Title: Re: Discussion Re: Disabling crawlers
Post by: Pickly on November 13, 2012, 05:36:06 AM
Going the "any possibility I could imagine" route, I'd probably limit crawlers per city by support in some way, possibly support + industrial production (to provide some limit other than population, since that seems a better fit for a robotic resource gathering method.)  Costs could than be adjusted as needed.
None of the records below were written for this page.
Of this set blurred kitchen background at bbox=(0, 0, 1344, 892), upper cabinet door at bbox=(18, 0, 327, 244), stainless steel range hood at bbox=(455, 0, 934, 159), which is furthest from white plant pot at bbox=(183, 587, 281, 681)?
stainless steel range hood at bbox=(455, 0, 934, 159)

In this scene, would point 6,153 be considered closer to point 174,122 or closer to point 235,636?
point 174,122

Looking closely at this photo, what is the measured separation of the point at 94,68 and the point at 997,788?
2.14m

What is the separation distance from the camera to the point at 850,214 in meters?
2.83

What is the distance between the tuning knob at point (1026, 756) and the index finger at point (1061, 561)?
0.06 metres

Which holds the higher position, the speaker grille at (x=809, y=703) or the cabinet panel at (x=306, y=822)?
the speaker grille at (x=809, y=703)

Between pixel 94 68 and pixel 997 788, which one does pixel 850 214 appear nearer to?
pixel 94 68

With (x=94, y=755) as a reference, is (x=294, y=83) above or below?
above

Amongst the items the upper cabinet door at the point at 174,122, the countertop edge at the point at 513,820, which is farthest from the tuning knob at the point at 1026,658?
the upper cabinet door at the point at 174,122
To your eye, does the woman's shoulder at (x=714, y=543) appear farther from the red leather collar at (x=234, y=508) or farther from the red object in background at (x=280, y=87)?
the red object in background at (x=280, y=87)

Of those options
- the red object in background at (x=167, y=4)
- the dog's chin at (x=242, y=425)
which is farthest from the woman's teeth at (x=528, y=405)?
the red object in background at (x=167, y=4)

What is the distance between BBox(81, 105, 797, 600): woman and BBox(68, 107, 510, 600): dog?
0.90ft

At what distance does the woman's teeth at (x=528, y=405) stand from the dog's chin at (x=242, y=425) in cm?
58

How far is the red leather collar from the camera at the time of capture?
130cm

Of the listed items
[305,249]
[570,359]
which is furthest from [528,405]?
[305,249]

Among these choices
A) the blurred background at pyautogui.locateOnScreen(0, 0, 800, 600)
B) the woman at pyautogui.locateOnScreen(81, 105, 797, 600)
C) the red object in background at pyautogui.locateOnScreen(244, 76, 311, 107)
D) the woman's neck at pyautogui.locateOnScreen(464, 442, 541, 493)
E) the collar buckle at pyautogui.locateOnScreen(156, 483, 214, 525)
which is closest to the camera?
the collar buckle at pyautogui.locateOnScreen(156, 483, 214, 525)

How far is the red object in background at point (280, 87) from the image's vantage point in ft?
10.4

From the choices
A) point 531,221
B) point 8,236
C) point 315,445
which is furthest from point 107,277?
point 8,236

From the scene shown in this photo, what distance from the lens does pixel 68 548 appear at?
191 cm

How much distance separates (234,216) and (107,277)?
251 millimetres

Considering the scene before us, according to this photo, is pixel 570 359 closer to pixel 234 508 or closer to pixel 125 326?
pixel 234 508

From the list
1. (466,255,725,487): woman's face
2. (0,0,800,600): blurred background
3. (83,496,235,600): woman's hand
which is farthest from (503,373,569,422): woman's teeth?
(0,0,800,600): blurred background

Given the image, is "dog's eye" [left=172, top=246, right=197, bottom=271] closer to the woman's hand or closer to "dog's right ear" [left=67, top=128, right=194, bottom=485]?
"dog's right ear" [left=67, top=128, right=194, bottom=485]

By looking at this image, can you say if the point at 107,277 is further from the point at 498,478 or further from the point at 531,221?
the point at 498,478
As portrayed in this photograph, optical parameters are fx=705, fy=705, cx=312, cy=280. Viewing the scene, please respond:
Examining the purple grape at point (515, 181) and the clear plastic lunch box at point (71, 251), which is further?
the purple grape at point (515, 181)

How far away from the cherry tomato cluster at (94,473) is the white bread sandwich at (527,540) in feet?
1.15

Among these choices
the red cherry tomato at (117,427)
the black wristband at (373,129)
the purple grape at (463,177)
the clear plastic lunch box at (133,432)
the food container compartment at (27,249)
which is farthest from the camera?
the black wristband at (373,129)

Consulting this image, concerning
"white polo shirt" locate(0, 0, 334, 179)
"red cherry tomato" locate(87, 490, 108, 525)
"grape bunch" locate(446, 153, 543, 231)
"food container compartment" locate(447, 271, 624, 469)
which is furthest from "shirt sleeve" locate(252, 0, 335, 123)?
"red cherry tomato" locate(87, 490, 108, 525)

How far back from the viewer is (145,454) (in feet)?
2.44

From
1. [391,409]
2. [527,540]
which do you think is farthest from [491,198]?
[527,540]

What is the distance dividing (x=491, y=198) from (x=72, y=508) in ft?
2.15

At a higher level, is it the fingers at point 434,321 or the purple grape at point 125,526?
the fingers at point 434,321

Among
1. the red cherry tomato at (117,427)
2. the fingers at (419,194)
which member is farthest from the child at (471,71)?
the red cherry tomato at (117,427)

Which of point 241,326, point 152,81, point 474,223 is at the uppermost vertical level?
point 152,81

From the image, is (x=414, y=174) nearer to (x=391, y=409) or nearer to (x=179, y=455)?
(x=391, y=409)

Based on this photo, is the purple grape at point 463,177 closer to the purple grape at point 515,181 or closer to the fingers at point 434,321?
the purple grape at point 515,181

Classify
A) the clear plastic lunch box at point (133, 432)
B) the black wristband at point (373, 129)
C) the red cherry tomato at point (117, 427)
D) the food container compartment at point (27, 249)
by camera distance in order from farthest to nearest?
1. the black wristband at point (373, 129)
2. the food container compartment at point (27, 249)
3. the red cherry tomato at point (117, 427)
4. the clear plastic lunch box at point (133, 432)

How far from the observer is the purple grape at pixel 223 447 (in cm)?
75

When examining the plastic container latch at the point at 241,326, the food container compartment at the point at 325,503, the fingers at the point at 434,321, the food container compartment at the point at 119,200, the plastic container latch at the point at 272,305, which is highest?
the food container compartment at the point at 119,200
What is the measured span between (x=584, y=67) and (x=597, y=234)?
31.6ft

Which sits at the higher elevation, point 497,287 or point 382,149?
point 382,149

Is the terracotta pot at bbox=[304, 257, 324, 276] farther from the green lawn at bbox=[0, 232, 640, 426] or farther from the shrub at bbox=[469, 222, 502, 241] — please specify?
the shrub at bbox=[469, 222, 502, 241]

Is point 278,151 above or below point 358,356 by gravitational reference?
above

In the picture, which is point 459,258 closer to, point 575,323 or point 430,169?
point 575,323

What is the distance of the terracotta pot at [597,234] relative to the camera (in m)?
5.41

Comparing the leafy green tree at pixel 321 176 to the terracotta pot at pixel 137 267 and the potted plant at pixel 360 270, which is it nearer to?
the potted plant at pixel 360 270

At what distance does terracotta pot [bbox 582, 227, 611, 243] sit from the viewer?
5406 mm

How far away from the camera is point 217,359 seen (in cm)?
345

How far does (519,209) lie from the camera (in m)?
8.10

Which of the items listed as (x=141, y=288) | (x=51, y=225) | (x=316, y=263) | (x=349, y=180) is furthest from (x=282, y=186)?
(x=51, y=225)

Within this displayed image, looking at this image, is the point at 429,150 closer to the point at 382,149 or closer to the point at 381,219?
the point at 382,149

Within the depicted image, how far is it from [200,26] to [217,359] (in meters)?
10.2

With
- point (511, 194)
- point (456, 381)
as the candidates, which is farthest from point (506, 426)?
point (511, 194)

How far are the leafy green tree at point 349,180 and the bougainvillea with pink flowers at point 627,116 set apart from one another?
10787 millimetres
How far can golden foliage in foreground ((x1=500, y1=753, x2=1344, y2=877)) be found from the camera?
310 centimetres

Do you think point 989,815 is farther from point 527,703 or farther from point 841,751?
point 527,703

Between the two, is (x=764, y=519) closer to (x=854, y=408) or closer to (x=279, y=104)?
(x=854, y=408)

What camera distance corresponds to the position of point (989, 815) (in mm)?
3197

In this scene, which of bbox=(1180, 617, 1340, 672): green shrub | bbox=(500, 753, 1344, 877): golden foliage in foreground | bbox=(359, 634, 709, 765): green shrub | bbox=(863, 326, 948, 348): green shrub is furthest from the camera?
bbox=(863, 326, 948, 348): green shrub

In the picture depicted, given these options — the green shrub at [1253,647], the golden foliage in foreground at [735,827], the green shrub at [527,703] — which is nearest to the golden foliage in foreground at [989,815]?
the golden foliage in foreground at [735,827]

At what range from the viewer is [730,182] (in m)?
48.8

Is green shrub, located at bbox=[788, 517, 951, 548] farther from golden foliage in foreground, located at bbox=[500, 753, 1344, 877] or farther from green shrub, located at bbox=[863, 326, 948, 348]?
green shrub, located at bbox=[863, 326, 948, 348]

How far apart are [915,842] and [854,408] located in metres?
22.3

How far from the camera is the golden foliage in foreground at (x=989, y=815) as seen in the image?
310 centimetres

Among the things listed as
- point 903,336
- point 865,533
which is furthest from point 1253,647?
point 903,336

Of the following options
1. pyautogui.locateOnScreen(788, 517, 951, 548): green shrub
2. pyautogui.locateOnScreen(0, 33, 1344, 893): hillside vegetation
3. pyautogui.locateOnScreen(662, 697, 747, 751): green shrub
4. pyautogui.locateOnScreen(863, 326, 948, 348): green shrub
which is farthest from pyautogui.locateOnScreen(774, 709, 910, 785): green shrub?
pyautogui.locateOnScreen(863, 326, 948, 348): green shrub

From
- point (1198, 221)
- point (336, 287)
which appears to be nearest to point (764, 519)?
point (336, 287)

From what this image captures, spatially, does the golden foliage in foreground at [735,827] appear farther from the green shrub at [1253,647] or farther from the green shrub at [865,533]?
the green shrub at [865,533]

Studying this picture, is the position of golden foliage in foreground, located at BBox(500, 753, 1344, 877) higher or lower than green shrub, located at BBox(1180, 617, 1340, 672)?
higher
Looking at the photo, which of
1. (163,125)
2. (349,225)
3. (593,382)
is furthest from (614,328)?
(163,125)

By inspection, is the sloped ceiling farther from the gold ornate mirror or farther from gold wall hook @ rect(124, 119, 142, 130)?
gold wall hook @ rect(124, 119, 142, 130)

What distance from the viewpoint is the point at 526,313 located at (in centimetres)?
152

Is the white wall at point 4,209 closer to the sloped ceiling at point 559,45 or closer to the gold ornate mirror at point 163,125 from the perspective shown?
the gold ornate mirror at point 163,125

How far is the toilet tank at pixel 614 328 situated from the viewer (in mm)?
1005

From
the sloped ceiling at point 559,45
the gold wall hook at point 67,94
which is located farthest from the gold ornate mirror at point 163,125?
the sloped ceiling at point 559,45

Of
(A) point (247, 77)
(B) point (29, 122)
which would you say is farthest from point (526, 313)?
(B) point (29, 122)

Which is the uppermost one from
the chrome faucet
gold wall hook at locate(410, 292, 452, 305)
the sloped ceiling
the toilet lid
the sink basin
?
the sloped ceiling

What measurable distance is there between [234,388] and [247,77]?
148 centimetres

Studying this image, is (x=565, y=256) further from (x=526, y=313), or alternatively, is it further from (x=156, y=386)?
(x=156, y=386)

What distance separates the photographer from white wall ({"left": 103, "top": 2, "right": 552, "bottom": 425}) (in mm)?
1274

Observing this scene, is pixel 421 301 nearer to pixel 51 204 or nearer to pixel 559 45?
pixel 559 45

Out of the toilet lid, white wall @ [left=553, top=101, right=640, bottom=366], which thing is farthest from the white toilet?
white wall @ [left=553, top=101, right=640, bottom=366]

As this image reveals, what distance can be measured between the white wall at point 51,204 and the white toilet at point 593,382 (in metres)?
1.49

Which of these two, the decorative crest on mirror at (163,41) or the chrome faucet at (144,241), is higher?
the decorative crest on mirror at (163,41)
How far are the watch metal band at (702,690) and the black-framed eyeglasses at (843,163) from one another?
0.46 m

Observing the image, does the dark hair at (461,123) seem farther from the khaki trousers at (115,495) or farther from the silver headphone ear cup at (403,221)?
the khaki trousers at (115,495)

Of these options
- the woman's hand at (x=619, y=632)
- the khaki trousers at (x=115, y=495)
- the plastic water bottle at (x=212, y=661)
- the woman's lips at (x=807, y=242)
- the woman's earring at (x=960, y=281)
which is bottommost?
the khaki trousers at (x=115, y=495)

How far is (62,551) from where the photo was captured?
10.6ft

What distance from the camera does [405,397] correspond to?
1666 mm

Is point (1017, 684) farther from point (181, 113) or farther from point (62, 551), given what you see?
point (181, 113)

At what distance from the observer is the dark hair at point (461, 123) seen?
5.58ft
Using the txt available methods, eliminating or not using them seem a fine use, or just limiting the use of them in some agreed way if playing in multiplayer.
Title: Re: Discussion Re: Disabling crawlers
Post by: Yitzi on November 13, 2012, 02:59:40 PM
Going the "any possibility I could imagine" route, I'd probably limit crawlers per city by support in some way, possibly support + industrial production

I considered a limit per city, but that'd encourage lots of small bases, which is already an ugly but effective strategy.  Limiting it in a way that depends on industrial production might work, though...I do think that INDUSTRY is a better one to use than SUPPORT, though...

How does "{base's free mineral production}/(10-INDUSTRY), rounded down" sound?  (As a bonus, this has an in-game meaning already; it's the maximum number of rows for a unit or facility in order to be able to produce it in 1 turn).  At 0 industry rating, a decent-sized city can support 2 or maybe even 3 crawlers, but widespread use will not be supportable until you get late-game mineral boosters/Nessus mining stations.  Throw in the project/prototype limits I mentioned earlier, and that should work.
Title: Re: Discussion Re: Disabling crawlers
Post by: Kilkakon on November 13, 2012, 03:02:30 PM
How hard would it be to keep track of those things? It seems like a lot of knowledge is required about the cities themselves and a good 10 seconds of math
Title: Re: Discussion Re: Disabling crawlers
Post by: Yitzi on November 13, 2012, 03:21:18 PM
How hard would it be to keep track of those things? It seems like a lot of knowledge is required about the cities themselves and a good 10 seconds of math

Yeah, the mathematical calculation is the downside...unless we just say "if a can't build an X-row unit/facility in one turn, it can't have X crawlers crawling tiles to it."  That's a fairly straightforward rule and usually easy to test.
Title: Re: Discussion Re: Disabling crawlers
Post by: Impaler on November 14, 2012, 09:05:03 AM
Why is "getting resources independent of population" inherently wrong when population is just an accumulation of nutrients (sometimes just a row or two), ware as a crawler is an accumulation of minerals.  Sure population requires nutrients perpetually but they are vastly more productive then a crawlers.  If I had collected nutrients to grow population instead of minerals to build the crawler I might have a comparable or even higher resource income.

Everything is just an accumulation of nutrients, minerals or energy that gives yet more of the same in a 'catalytic expansion' (aka snowball).
Title: Re: Discussion Re: Disabling crawlers
Post by: Yitzi on November 14, 2012, 12:26:11 PM
Why is "getting resources independent of population" inherently wrong when population is just an accumulation of nutrients (sometimes just a row or two), ware as a crawler is an accumulation of minerals.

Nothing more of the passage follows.